Trecho da fonte:
Não, não é sobre um
antigo filme homônimo lançado em 1971 que fala esta postagem, e sim sobre uma
recente reportagem-entrevista homônima publicada na edição de 21, 22 e 23 de
dezembro de 2018 do jornal Valor, em
seu tablóide EU & FIM DE SEMANA, na época da visita
ao Brasil do filósofo suíço Alain de Botton, criador de The School of Life. Uma reportagem-entrevista assinada por Adriana
Abujamra da qual gostei tanto que resolvi fazer uma postagem com uma compilação
de fatos e de ideias nela apresentados.
Ensina-me a viver
Alain de Botton nasceu
em Zurique, na Suíça, e aos 8 anos foi levado para Londres. "Meus pais
eram grandes sonhadores e tinham uma ideia romântica sobre o sistema
educacional do país. Eles amavam a Inglaterra de uma forma que só quem não é da
Inglaterra pode amar", diz, com ironia.

Dados apresentados:
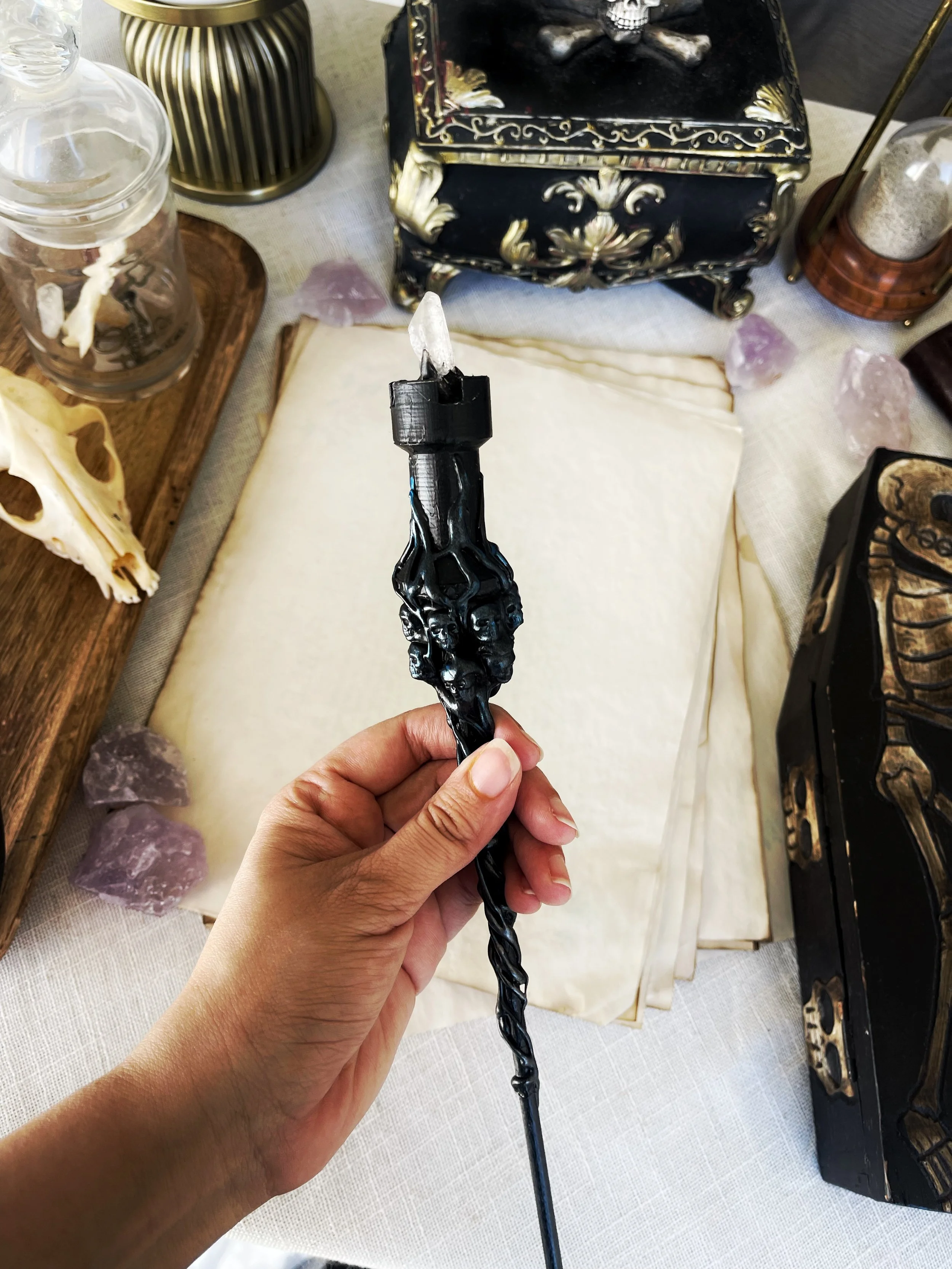 Crooked Tower Quartz Wand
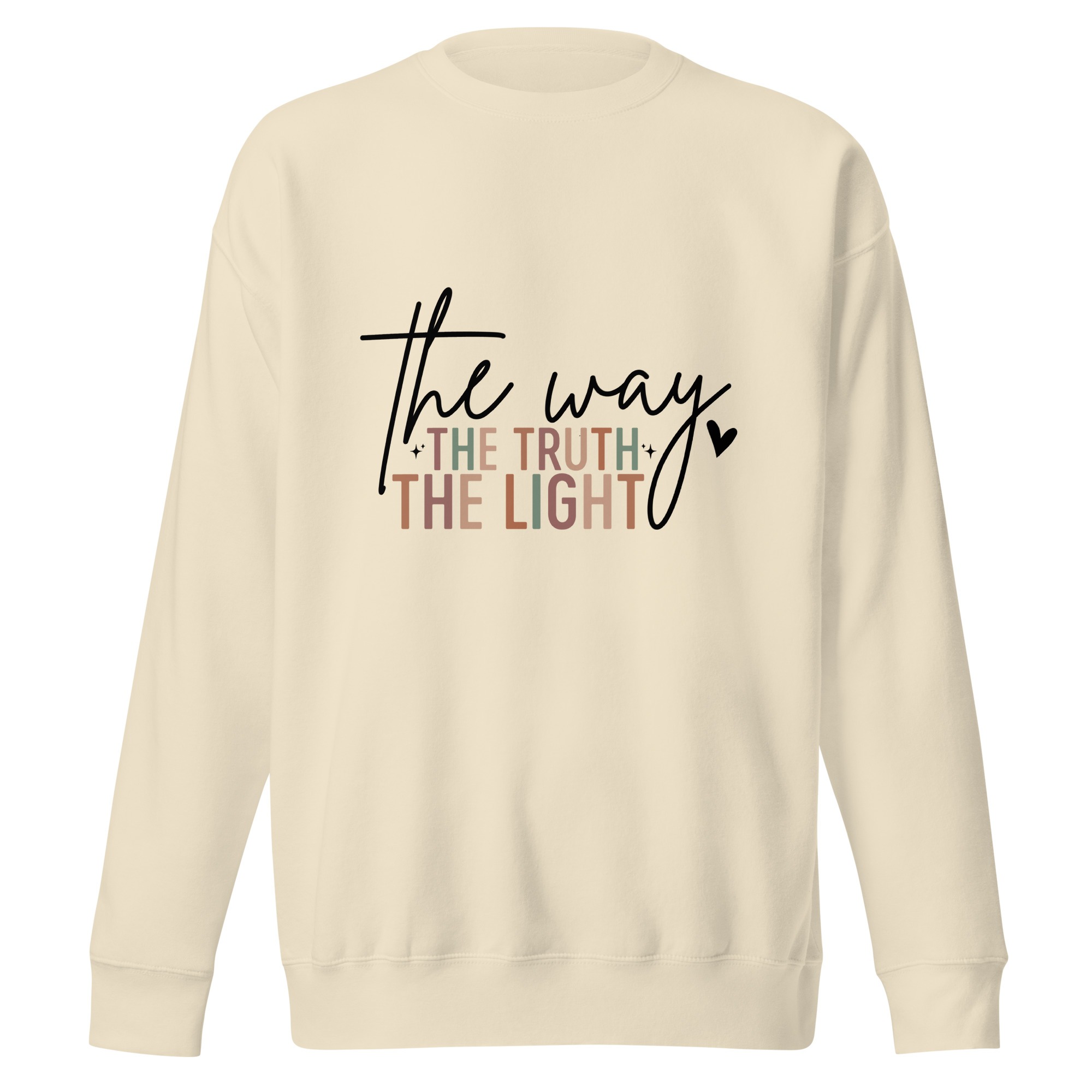 The Way, The Truth, and The Light Unisex Sweatshirt bone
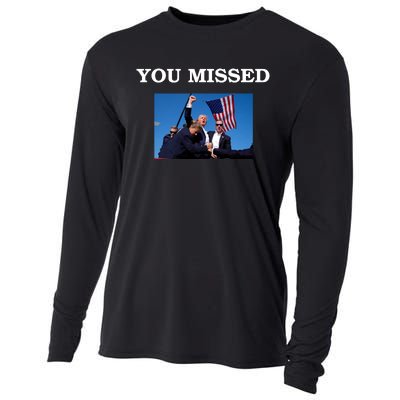 Trump Fist Bump You Missed 2024 Cooling Performance Long Sleeve Crew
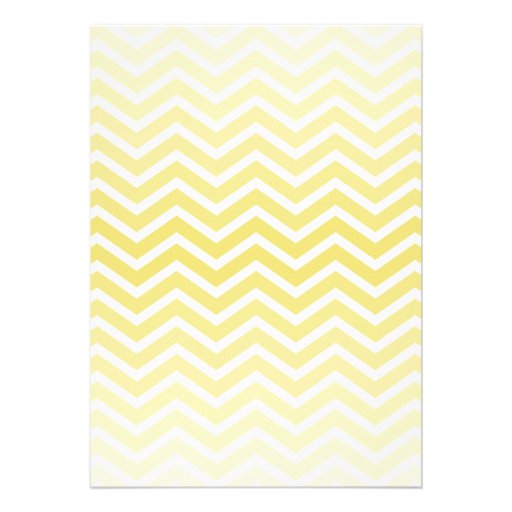 Chevron Shower Invitation
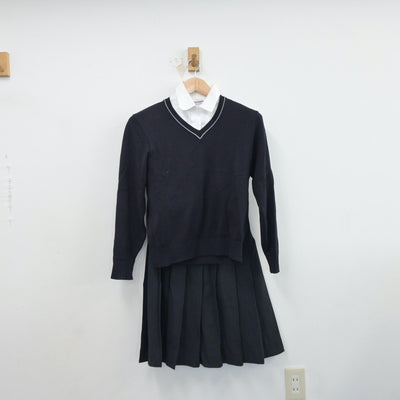 【中古】埼玉県 栄東高等学校 女子制服 5点（ブレザー・シャツ・ベスト・ニット・スカート）sf017314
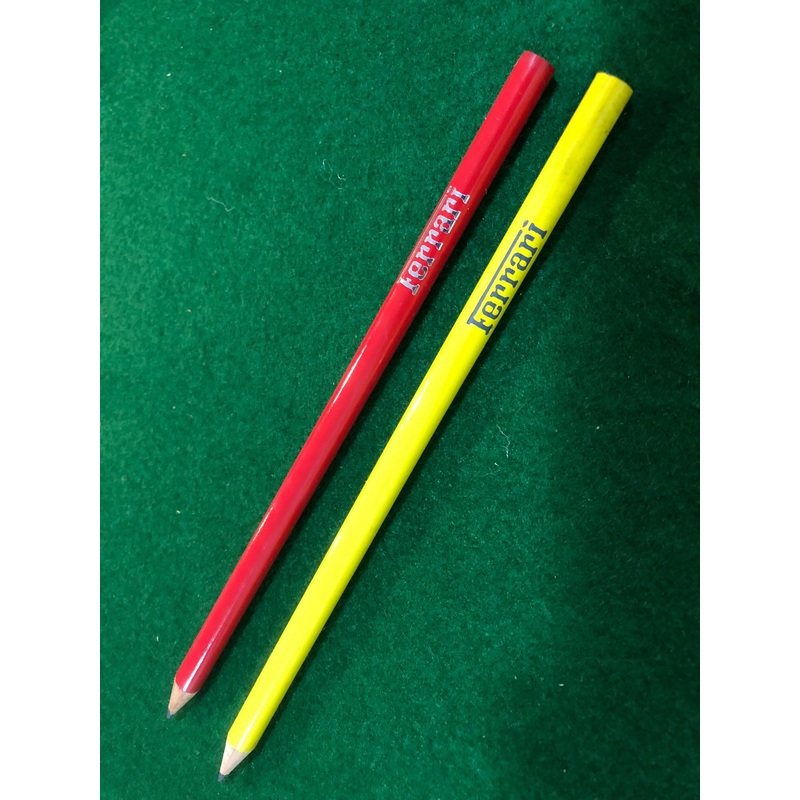 Ferrari Pencils 1 Red 1 Yellow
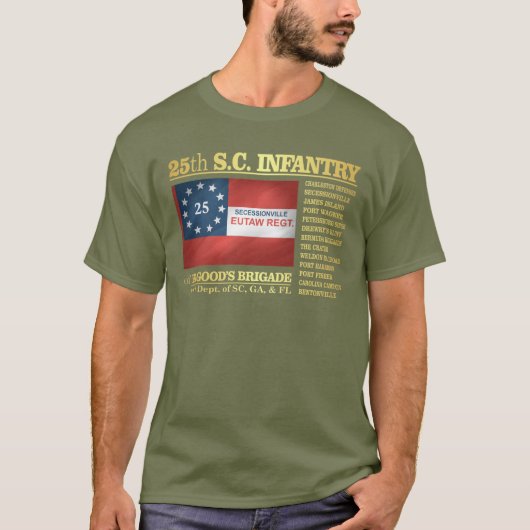 T-shirt 25e infanterie de Caroline du Sud (BA2) (Devant)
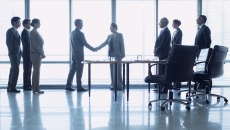 Company executives at a meeting Company executives at a meeting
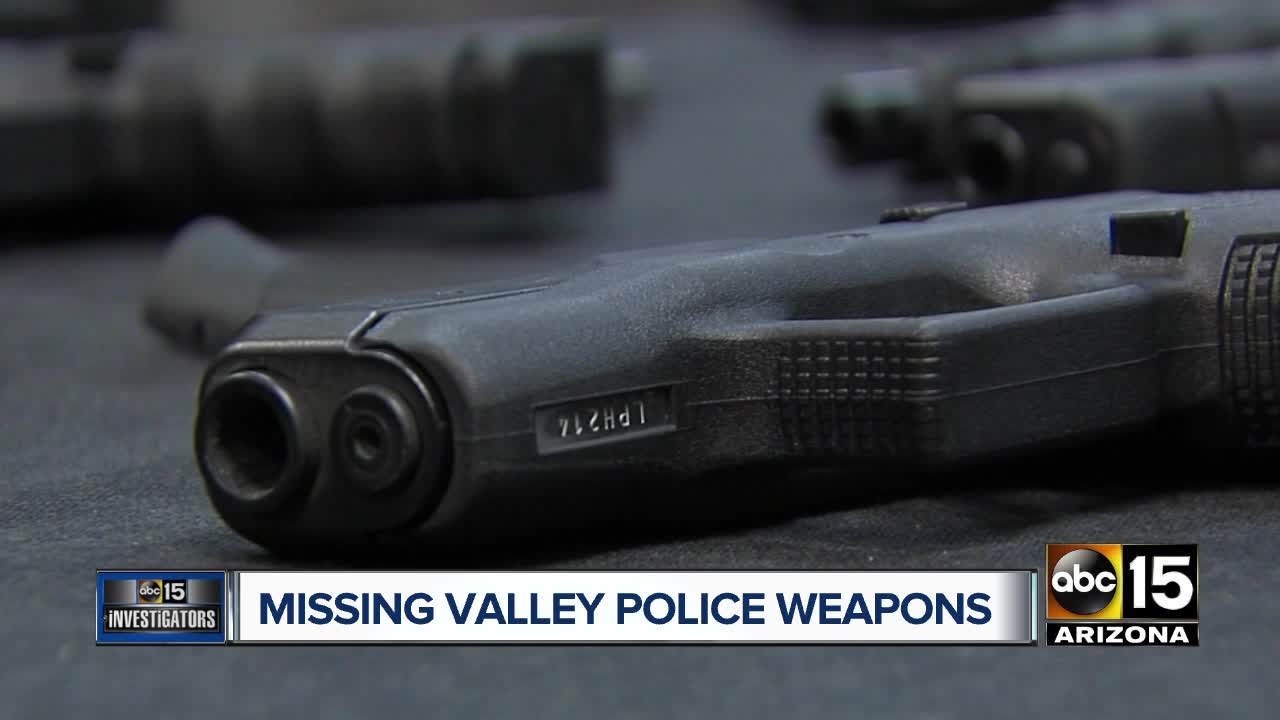 Valley agencies missing 100+ weapons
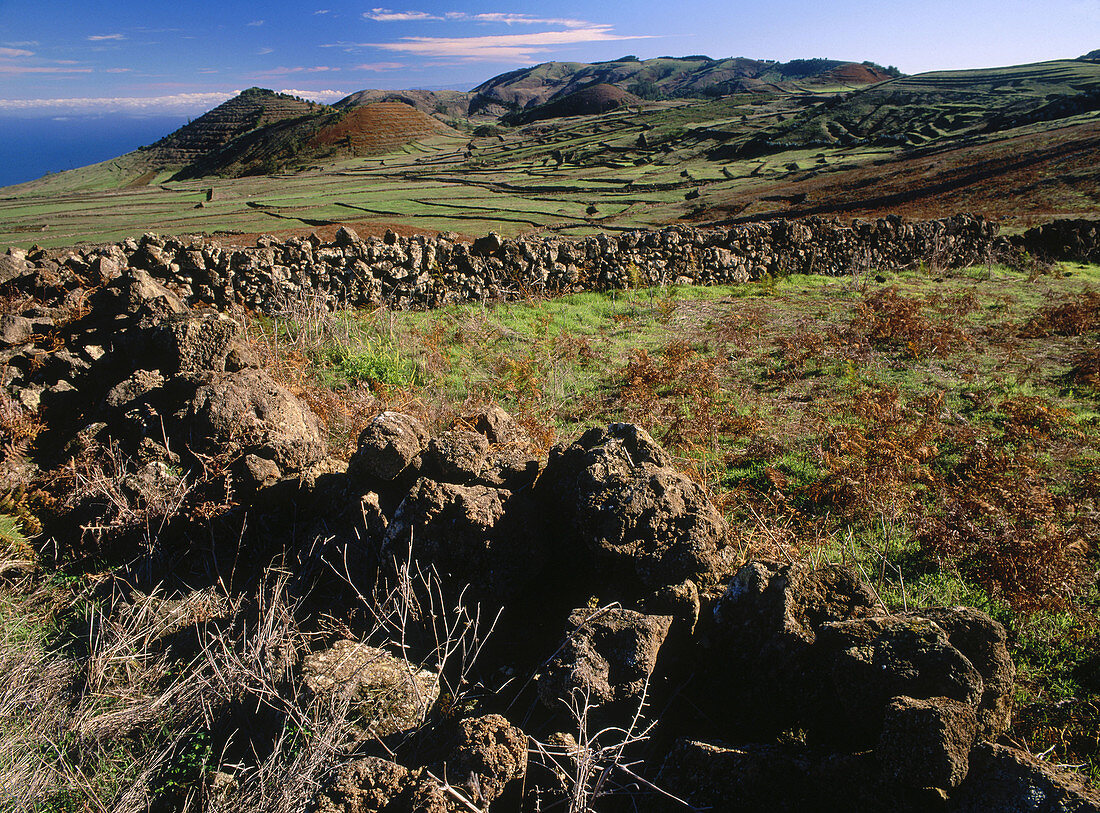 Jinama en El Hierro Island. Canary Islands, Spain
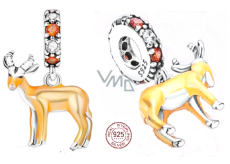 Zawieszka ze srebra próby 925 Antylopa, charms do bransoletki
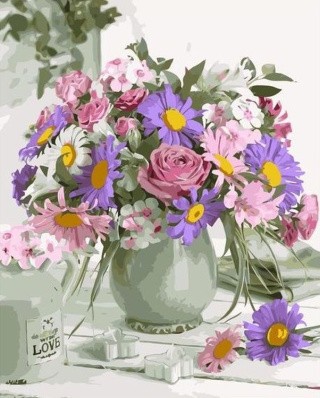 Картина по номерам «Нежность в цветах» Картина по номерам «Нежность в цветах»
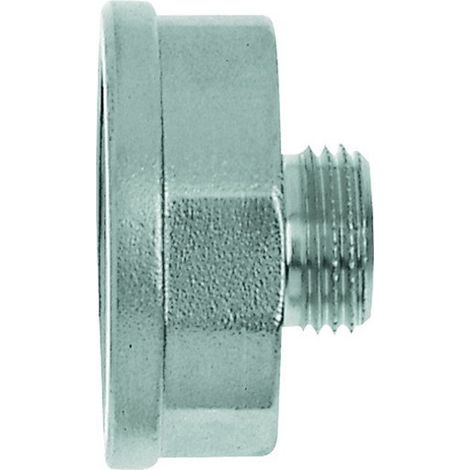 HEIMEIER Reduzierstück Rp 1 x R 1/2, Messing vernickelt, 2201-42.044 (1/2)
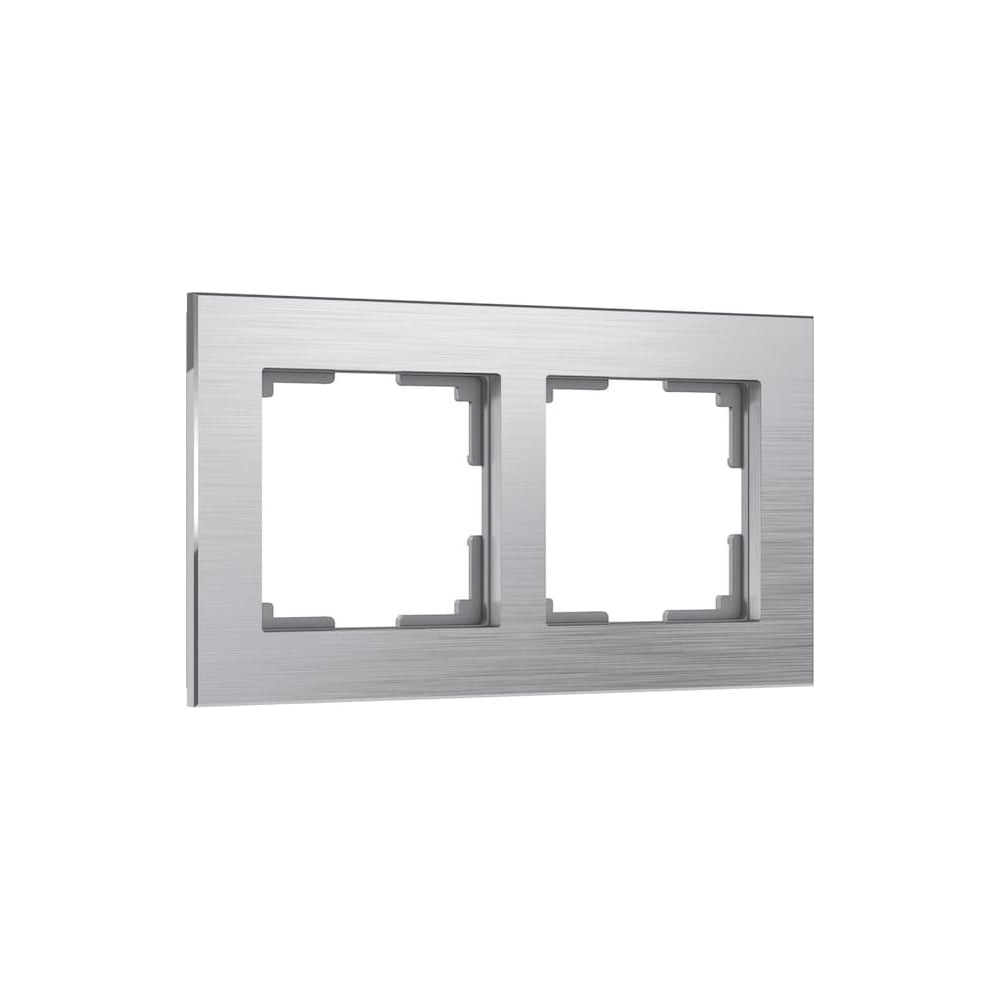 Изображение товара Рамка на 2 поста Werkel WL11-Frame-02 алюминий a033740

Exercícios:
1: Devolva, por favor, a parte do trecho sobre Alain de Botton que abre com as palavras que contêm "Não, não é sobre" e fecha com "ideias nela apresentados.", copiando-a sem nenhuma alteração.
2: De acordo com o trecho sobre Alain de Botton, com que idade ele foi levado para Londres?
Baseie-se somente no trecho sobre Alain de Botton.

Resultados das tarefas:
1:
Não, não é sobre um
antigo filme homônimo lançado em 1971 que fala esta postagem, e sim sobre uma
recente reportagem-entrevista homônima publicada na edição de 21, 22 e 23 de
dezembro de 2018 do jornal Valor, em
seu tablóide EU & FIM DE SEMANA, na época da visita
ao Brasil do filósofo suíço Alain de Botton, criador de The School of Life. Uma reportagem-entrevista assinada por Adriana
Abujamra da qual gostei tanto que resolvi fazer uma postagem com uma compilação
de fatos e de ideias nela apresentados.

2: Aos 8 anos.